We've received hundreds of emails and comments on our Facebook page about Dr. Bola Agbona from Comprehensive Animal Hospital. Many people commented in support of him, but others shared their own tragic stories about their beloved pets.
Monday we spoke with an expert on whether or not Max's procedure was handled properly. Max's owner Loretta Knight said he did not receive any type of physical or testing done before the two surgeries.
Knight says she called the doctors office and the office manager said, since Max was young and his previous visitation paperwork didn't raise any red flags, they didn't feel any physical was need. They went ahead with the surgery. "I Felt like I let him down, I should've done research," said Loretta Knight, Max's owner
Dr. Bryden Stanley, chief of surgery at MSU Veternary Medical Center says certain tests should always be done before a surgery. "Before the first surgery we typically do some blood work, if it's a young animal we probably wouldn't do a full panel of blood work, but we do a full physical examination."
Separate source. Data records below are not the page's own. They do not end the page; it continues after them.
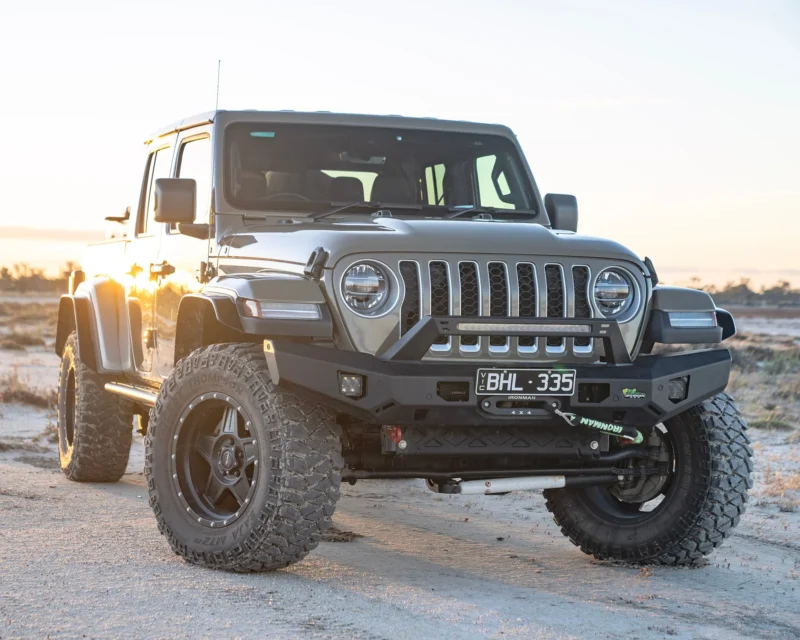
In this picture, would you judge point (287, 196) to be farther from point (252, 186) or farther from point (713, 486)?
point (713, 486)

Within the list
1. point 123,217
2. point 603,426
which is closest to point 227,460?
point 603,426

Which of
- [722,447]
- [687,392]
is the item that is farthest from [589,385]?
[722,447]

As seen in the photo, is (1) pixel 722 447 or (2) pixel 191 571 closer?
(2) pixel 191 571

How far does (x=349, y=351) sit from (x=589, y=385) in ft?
3.73

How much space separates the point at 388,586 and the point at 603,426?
123 centimetres

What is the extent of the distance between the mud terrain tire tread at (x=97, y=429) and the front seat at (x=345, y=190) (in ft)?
8.91

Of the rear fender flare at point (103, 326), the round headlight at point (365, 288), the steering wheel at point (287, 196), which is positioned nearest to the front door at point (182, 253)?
the steering wheel at point (287, 196)

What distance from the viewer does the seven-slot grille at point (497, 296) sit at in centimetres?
562

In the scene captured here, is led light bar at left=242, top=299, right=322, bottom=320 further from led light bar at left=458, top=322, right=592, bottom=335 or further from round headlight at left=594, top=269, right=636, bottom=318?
round headlight at left=594, top=269, right=636, bottom=318

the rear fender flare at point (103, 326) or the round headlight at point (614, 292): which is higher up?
the round headlight at point (614, 292)

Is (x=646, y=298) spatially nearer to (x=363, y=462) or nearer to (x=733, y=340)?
(x=363, y=462)

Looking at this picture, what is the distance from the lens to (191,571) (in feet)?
18.6

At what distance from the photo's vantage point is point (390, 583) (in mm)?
5648

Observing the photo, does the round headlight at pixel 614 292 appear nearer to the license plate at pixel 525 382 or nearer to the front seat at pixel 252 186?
the license plate at pixel 525 382
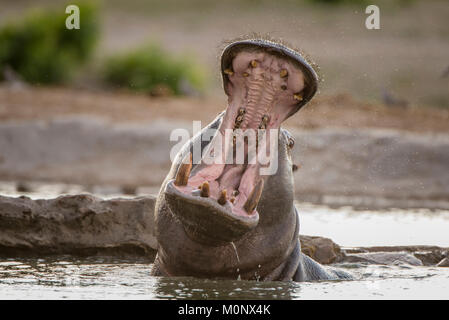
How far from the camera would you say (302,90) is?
195 inches

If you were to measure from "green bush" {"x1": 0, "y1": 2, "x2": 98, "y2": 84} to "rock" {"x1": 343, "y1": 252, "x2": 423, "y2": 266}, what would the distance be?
12.7 meters

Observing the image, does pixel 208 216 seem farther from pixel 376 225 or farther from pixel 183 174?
pixel 376 225

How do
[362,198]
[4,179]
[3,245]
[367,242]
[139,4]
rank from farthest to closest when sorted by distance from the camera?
[139,4], [4,179], [362,198], [367,242], [3,245]

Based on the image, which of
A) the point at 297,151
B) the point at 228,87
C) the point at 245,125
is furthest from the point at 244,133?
the point at 297,151

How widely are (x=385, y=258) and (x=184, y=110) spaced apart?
355 inches

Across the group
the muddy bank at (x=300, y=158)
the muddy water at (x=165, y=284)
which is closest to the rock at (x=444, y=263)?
the muddy water at (x=165, y=284)

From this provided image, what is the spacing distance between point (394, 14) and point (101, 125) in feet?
59.9

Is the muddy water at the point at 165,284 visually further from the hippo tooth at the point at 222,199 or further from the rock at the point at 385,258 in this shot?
the hippo tooth at the point at 222,199

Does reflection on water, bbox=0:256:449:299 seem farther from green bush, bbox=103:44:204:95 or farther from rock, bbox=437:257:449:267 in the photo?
green bush, bbox=103:44:204:95

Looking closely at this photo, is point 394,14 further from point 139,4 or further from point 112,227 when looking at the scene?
point 112,227

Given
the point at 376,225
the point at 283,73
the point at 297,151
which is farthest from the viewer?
the point at 297,151

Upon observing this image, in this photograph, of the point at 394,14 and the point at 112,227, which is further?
the point at 394,14

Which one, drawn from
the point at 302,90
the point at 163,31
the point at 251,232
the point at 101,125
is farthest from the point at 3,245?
the point at 163,31

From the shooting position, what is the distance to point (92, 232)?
663 cm
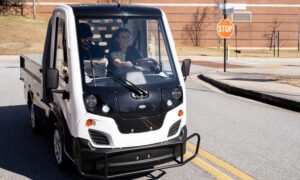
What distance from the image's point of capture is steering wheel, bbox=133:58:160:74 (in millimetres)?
5704

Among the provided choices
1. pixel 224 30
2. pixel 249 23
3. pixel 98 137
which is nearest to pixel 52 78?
pixel 98 137

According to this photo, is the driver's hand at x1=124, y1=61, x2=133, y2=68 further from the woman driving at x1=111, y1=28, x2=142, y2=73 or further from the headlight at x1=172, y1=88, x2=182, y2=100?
the headlight at x1=172, y1=88, x2=182, y2=100

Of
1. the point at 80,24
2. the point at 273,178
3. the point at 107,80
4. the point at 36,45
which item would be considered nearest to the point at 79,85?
the point at 107,80

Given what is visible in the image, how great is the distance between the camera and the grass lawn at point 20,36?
36.3 metres

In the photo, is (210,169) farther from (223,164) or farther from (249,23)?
(249,23)

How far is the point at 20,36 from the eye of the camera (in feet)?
131

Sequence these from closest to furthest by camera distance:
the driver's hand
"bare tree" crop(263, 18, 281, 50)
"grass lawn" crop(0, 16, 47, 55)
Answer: the driver's hand < "grass lawn" crop(0, 16, 47, 55) < "bare tree" crop(263, 18, 281, 50)

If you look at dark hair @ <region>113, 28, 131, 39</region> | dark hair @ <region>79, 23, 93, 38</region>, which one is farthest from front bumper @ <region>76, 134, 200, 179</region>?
→ dark hair @ <region>113, 28, 131, 39</region>

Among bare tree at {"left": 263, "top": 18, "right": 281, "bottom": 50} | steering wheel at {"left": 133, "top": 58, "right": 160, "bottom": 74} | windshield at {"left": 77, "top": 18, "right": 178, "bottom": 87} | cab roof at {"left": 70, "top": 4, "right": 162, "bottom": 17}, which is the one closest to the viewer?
windshield at {"left": 77, "top": 18, "right": 178, "bottom": 87}

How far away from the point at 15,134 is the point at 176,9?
47.9 meters

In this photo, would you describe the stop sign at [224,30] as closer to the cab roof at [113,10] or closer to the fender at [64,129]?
the cab roof at [113,10]

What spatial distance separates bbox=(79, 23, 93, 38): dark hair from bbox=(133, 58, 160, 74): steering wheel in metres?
0.71

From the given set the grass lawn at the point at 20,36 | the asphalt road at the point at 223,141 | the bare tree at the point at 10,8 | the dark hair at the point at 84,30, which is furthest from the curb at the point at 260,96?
the bare tree at the point at 10,8

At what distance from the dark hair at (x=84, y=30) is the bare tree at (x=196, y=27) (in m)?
50.3
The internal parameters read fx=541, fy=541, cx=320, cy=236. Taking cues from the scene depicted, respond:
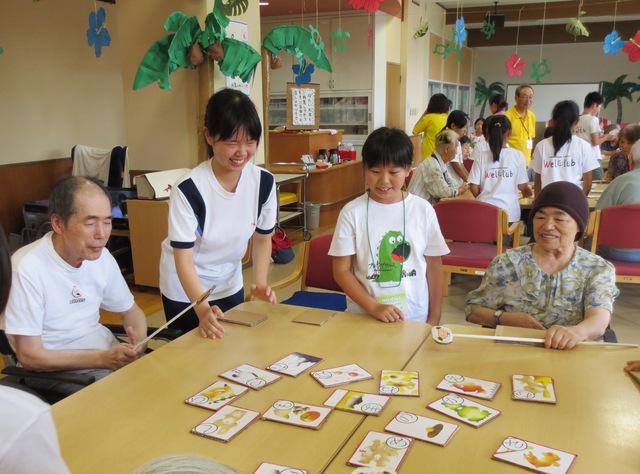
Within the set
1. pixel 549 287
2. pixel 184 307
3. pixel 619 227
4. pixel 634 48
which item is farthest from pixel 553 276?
pixel 634 48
Knight said the neuter was done before the hernia which, according to Dr. Stanley, isn't standard. "There is a specific order that you typically do these procedures in, you do the umbilical hernia first and then you'd do the castration. You always do the most sterile surgery first and then go to the least sterile surgery last," Dr. Stanley said
Dr. Stanley also noted that while a doctor can do both surgeries at the same time, it should be under the same anesthetic episode. However, in Max's case, he woke up after his neuter and was put under a second time.
"Did the neuter, but said there was miscommunication, and he didn't know that he was supposed to do the hernia as well," says Knight. The office manager confirms papers were lost which led the doctor to believe Max was finished.
Dr. Stanley says it could be a number of things that lead to Max's death. "Maybe there was a heart defect that wasn't picked up, maybe another reason could be is the animals temperature was extremely low and maybe it wasn't oxygenating well after the first surgery, or his glucose was very low."
We dug into Dr. Agbona's records, and discovered that he is on probation for the fifth time in nearly ten years. He's faced three fines, and two license suspensions. According to state records he is still on probation.
There are risks with every procedure, and just like human doctors it's important to do some research on your pet's doctor.